The majority of the clips and articles found within the archive are either anonymous or attributed to ‘A Housewife’ or ‘A Cook’: the generic name for the staff writer assigned to cookery matters.
But from the mid twenties onward, names begin to appear more regularly. The cook as a personality began to emerge on the pages of magazines and newspapers. There are a number of ‘writers’ who appear in the archive that were well known in their time as, I suppose ‘celebrity chef’s’ Phillip Harben, Marguerite Patten, Susan King and Fanny Craddock to name but a few.
But one of the most prolific and wide-ranging of these has to be Elizabeth Craig. (left)
Born in Linlithgowshire on 16 February 1883 she was one of eight children. Her father was a minister of the Free Church of Scotland and the family lived at the Manse in Memus, Kirriemuir, in Scotland.
She first published a cookery feature in the Daily Express in 1920, after 8 years in journalism. A talented writer, Craig was soon noticed by other newspapers and magazines who engaged her to write for them.

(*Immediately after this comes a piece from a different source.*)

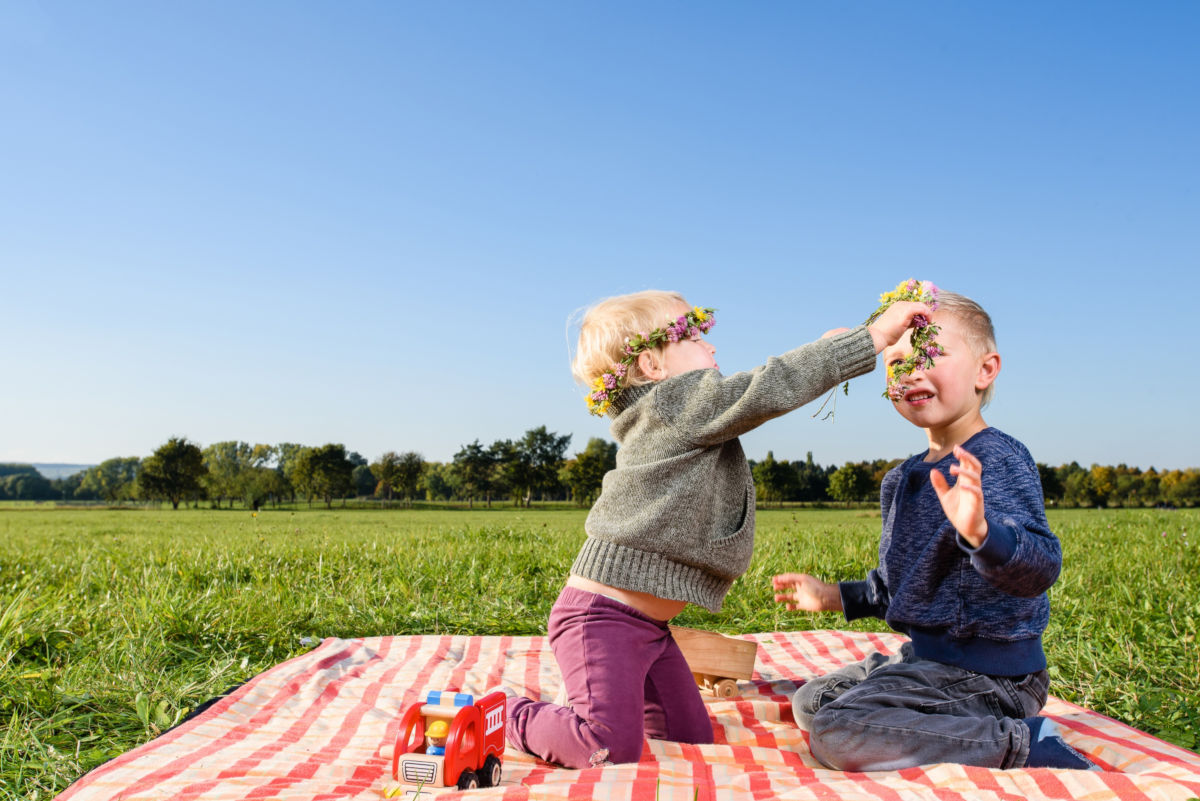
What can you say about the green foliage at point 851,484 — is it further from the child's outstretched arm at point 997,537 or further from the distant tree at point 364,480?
the child's outstretched arm at point 997,537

Craig, like many other food writers successfully managed to make a career from her love and passion for cooking. Her love of cooking lasted her whole life.
She started to cook when she was six and she began collecting recipes from the age of 12.

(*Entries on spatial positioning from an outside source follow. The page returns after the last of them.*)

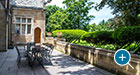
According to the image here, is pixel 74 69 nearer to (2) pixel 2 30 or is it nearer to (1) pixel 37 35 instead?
(2) pixel 2 30

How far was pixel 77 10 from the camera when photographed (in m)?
25.5

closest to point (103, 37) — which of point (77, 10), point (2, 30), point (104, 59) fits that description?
point (104, 59)

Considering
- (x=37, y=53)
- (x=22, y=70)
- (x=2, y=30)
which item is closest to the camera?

She published her first book in 1923 and a successful career ensued, publications appearing in many national newspapers, and many more books being written.
She was publishing cookery books from the end of World War I, all through World War II and well into the 80’s.
She began writing in times when food was scarce and rationing was heavily relied upon, and her career ended when the majority of households had a refrigerator and an opportunity to access a much wider variety of foods and her contribution to English culinary literature cannot be denied.
Through a love of food and cookery, Elizabeth Craig created a very large body of traditional British
recipes over her sixty year career.
Also included in this voluminous corpus are a considerable collection of recipes from other countries which she liked to collect during visits abroad.